== Information supplied ==
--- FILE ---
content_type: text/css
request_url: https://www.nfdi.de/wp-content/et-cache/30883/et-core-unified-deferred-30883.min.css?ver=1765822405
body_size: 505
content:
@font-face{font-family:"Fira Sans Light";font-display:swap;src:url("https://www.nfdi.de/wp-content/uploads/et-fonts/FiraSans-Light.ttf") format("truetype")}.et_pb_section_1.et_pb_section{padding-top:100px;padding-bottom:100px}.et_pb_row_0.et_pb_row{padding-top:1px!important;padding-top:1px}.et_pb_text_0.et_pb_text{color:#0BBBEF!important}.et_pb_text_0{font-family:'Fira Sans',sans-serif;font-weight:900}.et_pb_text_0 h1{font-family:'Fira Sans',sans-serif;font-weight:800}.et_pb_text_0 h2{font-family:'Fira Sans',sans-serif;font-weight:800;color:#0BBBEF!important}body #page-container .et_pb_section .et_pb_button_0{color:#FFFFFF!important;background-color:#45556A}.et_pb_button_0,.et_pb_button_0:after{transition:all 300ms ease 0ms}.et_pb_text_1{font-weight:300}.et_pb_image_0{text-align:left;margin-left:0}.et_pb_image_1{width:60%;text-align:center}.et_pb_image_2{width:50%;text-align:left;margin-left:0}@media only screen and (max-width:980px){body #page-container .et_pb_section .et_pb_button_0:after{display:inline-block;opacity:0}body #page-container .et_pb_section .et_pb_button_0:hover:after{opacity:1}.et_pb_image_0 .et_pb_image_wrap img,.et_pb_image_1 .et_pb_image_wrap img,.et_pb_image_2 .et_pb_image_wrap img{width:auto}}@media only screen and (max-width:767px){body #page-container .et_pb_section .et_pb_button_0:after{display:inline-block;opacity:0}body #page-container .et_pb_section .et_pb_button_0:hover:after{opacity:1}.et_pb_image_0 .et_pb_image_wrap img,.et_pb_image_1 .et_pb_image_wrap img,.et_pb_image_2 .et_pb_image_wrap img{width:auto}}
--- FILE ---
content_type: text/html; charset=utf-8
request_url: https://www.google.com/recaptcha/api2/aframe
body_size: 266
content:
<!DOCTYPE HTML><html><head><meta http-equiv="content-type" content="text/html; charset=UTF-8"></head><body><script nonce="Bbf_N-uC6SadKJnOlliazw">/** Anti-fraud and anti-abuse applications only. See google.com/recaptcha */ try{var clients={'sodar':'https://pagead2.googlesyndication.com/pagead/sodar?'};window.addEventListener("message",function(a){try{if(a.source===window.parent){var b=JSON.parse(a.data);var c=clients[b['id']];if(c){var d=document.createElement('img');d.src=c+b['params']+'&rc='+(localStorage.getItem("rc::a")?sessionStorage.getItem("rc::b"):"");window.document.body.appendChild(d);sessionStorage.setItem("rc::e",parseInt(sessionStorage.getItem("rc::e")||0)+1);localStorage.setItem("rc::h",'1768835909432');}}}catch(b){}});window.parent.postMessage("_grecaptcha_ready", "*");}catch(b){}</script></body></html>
===
§ Required work
Every line above should be written out again, unchanged.

§ Exercise answer
--- FILE ---
content_type: text/css
request_url: https://www.nfdi.de/wp-content/et-cache/30883/et-core-unified-deferred-30883.min.css?ver=1765822405
body_size: 505
content:
@font-face{font-family:"Fira Sans Light";font-display:swap;src:url("https://www.nfdi.de/wp-content/uploads/et-fonts/FiraSans-Light.ttf") format("truetype")}.et_pb_section_1.et_pb_section{padding-top:100px;padding-bottom:100px}.et_pb_row_0.et_pb_row{padding-top:1px!important;padding-top:1px}.et_pb_text_0.et_pb_text{color:#0BBBEF!important}.et_pb_text_0{font-family:'Fira Sans',sans-serif;font-weight:900}.et_pb_text_0 h1{font-family:'Fira Sans',sans-serif;font-weight:800}.et_pb_text_0 h2{font-family:'Fira Sans',sans-serif;font-weight:800;color:#0BBBEF!important}body #page-container .et_pb_section .et_pb_button_0{color:#FFFFFF!important;background-color:#45556A}.et_pb_button_0,.et_pb_button_0:after{transition:all 300ms ease 0ms}.et_pb_text_1{font-weight:300}.et_pb_image_0{text-align:left;margin-left:0}.et_pb_image_1{width:60%;text-align:center}.et_pb_image_2{width:50%;text-align:left;margin-left:0}@media only screen and (max-width:980px){body #page-container .et_pb_section .et_pb_button_0:after{display:inline-block;opacity:0}body #page-container .et_pb_section .et_pb_button_0:hover:after{opacity:1}.et_pb_image_0 .et_pb_image_wrap img,.et_pb_image_1 .et_pb_image_wrap img,.et_pb_image_2 .et_pb_image_wrap img{width:auto}}@media only screen and (max-width:767px){body #page-container .et_pb_section .et_pb_button_0:after{display:inline-block;opacity:0}body #page-container .et_pb_section .et_pb_button_0:hover:after{opacity:1}.et_pb_image_0 .et_pb_image_wrap img,.et_pb_image_1 .et_pb_image_wrap img,.et_pb_image_2 .et_pb_image_wrap img{width:auto}}
--- FILE ---
content_type: text/html; charset=utf-8
request_url: https://www.google.com/recaptcha/api2/aframe
body_size: 266
content:
<!DOCTYPE HTML><html><head><meta http-equiv="content-type" content="text/html; charset=UTF-8"></head><body><script nonce="Bbf_N-uC6SadKJnOlliazw">/** Anti-fraud and anti-abuse applications only. See google.com/recaptcha */ try{var clients={'sodar':'https://pagead2.googlesyndication.com/pagead/sodar?'};window.addEventListener("message",function(a){try{if(a.source===window.parent){var b=JSON.parse(a.data);var c=clients[b['id']];if(c){var d=document.createElement('img');d.src=c+b['params']+'&rc='+(localStorage.getItem("rc::a")?sessionStorage.getItem("rc::b"):"");window.document.body.appendChild(d);sessionStorage.setItem("rc::e",parseInt(sessionStorage.getItem("rc::e")||0)+1);localStorage.setItem("rc::h",'1768835909432');}}}catch(b){}});window.parent.postMessage("_grecaptcha_ready", "*");}catch(b){}</script></body></html>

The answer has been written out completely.